### AIM OF THE EXERCISE
Arrange the part of the records below that opens with the line containing "How far from" and closes with the line containing "236 centimetres" as a JSON list of strings, one string per line, leaving out blank lines. Include both of those lines and nothing outside that span.

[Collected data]

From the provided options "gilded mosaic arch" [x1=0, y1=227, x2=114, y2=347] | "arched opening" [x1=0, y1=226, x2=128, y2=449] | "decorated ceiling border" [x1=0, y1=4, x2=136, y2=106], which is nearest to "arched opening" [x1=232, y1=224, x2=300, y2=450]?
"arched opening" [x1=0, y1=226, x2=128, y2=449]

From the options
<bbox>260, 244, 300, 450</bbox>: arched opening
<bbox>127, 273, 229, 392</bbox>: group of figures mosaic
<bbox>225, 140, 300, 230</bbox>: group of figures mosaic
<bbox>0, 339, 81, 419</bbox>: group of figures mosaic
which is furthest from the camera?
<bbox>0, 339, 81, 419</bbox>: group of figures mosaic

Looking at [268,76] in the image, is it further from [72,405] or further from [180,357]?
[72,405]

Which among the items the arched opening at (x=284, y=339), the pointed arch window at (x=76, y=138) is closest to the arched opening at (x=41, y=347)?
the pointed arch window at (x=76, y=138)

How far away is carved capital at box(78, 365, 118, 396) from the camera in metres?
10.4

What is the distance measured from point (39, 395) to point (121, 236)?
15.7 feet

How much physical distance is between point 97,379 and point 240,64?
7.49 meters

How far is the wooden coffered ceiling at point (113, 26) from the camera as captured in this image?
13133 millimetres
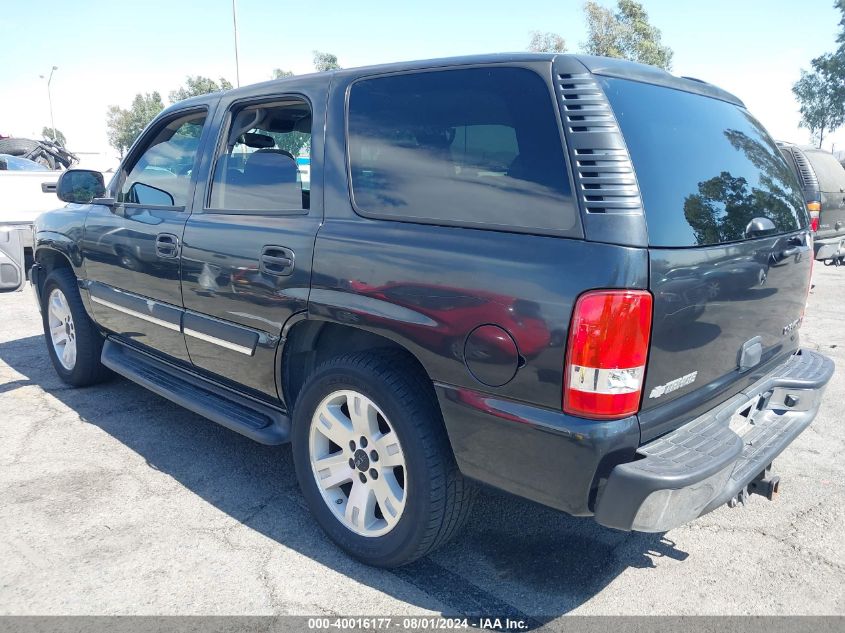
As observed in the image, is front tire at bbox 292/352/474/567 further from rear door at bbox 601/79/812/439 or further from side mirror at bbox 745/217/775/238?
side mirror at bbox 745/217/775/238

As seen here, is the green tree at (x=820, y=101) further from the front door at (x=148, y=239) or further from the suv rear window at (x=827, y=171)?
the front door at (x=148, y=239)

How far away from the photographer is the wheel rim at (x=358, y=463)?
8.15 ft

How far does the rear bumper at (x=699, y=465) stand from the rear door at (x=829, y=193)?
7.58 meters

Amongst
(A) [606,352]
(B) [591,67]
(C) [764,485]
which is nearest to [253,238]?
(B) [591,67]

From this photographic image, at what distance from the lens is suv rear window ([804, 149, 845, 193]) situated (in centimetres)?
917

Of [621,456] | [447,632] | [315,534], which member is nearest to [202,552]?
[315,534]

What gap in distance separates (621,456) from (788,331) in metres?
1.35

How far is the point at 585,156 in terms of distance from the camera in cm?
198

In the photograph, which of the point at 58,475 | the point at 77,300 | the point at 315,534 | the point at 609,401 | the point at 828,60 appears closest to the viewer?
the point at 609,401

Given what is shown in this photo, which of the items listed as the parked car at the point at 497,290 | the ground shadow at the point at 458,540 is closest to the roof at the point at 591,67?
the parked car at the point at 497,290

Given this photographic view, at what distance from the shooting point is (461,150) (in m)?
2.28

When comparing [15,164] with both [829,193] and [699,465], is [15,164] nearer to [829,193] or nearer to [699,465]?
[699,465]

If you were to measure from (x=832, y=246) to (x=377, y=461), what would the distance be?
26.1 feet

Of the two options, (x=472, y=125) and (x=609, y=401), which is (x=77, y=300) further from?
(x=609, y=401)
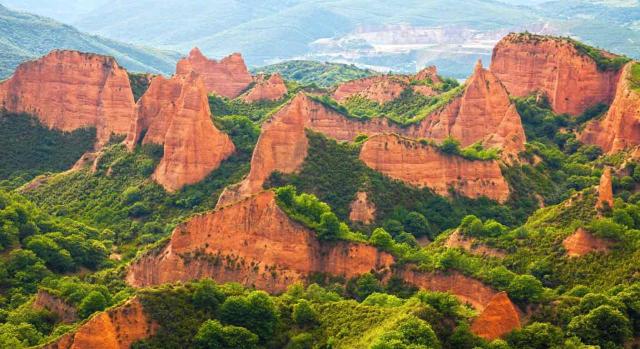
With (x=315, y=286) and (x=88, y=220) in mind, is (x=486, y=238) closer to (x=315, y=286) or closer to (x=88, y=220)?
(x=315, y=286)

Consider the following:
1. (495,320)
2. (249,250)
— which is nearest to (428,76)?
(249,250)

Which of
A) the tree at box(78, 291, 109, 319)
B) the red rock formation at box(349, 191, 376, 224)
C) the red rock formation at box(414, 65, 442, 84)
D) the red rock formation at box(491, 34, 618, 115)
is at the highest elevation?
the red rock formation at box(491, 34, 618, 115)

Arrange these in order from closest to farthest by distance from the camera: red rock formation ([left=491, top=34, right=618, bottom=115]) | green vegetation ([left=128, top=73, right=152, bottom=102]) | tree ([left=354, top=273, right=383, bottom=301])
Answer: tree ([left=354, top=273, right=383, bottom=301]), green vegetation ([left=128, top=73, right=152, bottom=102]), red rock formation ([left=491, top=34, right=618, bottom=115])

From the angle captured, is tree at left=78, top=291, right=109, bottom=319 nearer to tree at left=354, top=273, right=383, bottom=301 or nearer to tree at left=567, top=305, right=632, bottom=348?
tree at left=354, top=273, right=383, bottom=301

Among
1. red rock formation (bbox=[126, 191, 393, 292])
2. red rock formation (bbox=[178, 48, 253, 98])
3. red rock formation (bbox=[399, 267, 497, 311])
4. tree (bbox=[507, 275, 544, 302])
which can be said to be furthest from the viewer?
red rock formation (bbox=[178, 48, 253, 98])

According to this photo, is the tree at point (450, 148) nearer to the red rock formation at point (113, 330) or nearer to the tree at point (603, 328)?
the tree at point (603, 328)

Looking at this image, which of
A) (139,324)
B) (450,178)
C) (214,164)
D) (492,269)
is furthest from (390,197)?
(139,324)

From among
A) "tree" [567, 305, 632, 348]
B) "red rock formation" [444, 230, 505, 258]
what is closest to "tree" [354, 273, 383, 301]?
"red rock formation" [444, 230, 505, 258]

...

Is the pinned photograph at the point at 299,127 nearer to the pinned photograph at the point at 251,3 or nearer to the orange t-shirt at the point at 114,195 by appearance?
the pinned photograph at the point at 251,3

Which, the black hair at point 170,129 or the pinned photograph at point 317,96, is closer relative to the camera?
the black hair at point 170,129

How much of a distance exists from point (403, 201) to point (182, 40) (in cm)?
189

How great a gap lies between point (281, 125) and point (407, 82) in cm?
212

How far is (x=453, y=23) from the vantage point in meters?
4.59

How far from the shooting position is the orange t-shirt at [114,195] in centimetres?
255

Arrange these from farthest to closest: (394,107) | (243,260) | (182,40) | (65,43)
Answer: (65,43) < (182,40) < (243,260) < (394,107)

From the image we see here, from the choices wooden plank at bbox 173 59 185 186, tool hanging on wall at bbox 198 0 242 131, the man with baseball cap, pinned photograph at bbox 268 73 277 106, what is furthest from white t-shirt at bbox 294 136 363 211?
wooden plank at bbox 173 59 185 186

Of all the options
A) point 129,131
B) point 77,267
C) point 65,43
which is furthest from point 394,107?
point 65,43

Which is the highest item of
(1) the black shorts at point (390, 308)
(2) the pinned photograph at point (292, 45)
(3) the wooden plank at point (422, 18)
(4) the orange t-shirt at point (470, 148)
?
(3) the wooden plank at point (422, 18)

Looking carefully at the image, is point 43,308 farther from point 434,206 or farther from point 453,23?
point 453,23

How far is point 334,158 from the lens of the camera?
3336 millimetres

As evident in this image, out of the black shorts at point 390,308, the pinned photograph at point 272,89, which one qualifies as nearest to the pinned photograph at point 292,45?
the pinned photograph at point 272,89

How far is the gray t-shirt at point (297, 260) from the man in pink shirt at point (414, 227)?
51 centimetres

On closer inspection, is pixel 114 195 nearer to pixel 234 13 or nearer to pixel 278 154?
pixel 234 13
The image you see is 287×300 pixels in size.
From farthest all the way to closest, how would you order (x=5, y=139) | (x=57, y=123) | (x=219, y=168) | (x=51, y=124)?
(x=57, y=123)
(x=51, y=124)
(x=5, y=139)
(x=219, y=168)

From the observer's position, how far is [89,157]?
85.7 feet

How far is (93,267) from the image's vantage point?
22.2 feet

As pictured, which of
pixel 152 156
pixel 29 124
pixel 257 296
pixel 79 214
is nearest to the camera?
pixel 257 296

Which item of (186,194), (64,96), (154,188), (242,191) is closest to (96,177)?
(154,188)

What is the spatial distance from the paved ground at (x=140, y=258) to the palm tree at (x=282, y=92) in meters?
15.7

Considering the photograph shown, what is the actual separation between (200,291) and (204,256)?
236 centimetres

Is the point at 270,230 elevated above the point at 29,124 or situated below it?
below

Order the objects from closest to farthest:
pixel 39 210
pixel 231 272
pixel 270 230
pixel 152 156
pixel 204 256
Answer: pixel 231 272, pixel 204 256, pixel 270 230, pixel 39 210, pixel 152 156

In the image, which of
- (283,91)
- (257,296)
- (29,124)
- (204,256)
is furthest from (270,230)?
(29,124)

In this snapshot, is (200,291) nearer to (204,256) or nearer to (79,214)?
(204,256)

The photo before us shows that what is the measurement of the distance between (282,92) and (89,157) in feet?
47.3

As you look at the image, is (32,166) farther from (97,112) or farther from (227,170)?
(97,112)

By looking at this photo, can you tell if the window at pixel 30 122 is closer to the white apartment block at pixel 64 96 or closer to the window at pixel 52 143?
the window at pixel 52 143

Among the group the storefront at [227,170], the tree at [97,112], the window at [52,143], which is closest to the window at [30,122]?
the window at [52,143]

### WRITTEN ANSWER
[
  "How far from the shooting position is the orange t-shirt at [114,195] in centimetres?",
  "255",
  "Arrange these from farthest to closest: (394,107) | (243,260) | (182,40) | (65,43)",
  "Answer: (65,43) < (182,40) < (243,260) < (394,107)",
  "From the image we see here, from the choices wooden plank at bbox 173 59 185 186, tool hanging on wall at bbox 198 0 242 131, the man with baseball cap, pinned photograph at bbox 268 73 277 106, what is furthest from white t-shirt at bbox 294 136 363 211?",
  "wooden plank at bbox 173 59 185 186",
  "Of all the options",
  "A) point 129,131",
  "B) point 77,267",
  "C) point 65,43",
  "which is furthest from point 394,107?",
  "point 65,43",
  "Which is the highest item of",
  "(1) the black shorts at point (390, 308)",
  "(2) the pinned photograph at point (292, 45)",
  "(3) the wooden plank at point (422, 18)",
  "(4) the orange t-shirt at point (470, 148)",
  "?",
  "(3) the wooden plank at point (422, 18)",
  "Looking carefully at the image, is point 43,308 farther from point 434,206 or farther from point 453,23?",
  "point 453,23",
  "How far is point 334,158 from the lens of the camera?",
  "3336 millimetres",
  "As evident in this image, out of the black shorts at point 390,308, the pinned photograph at point 272,89, which one qualifies as nearest to the pinned photograph at point 292,45?",
  "the pinned photograph at point 272,89",
  "How far is the gray t-shirt at point (297, 260) from the man in pink shirt at point (414, 227)?",
  "51 centimetres",
  "On closer inspection, is pixel 114 195 nearer to pixel 234 13 or nearer to pixel 278 154?",
  "pixel 234 13",
  "The image you see is 287×300 pixels in size.",
  "From farthest all the way to closest, how would you order (x=5, y=139) | (x=57, y=123) | (x=219, y=168) | (x=51, y=124)?",
  "(x=57, y=123)",
  "(x=51, y=124)",
  "(x=5, y=139)",
  "(x=219, y=168)",
  "From the observer's position, how far is [89,157]?",
  "85.7 feet",
  "How far is (93,267) from the image's vantage point?",
  "22.2 feet",
  "As pictured, which of",
  "pixel 152 156",
  "pixel 29 124",
  "pixel 257 296",
  "pixel 79 214",
  "is nearest to the camera?",
  "pixel 257 296",
  "Which item of (186,194), (64,96), (154,188), (242,191) is closest to (96,177)?",
  "(154,188)",
  "What is the spatial distance from the paved ground at (x=140, y=258) to the palm tree at (x=282, y=92) in meters?",
  "15.7",
  "Considering the photograph shown, what is the actual separation between (200,291) and (204,256)?",
  "236 centimetres"
]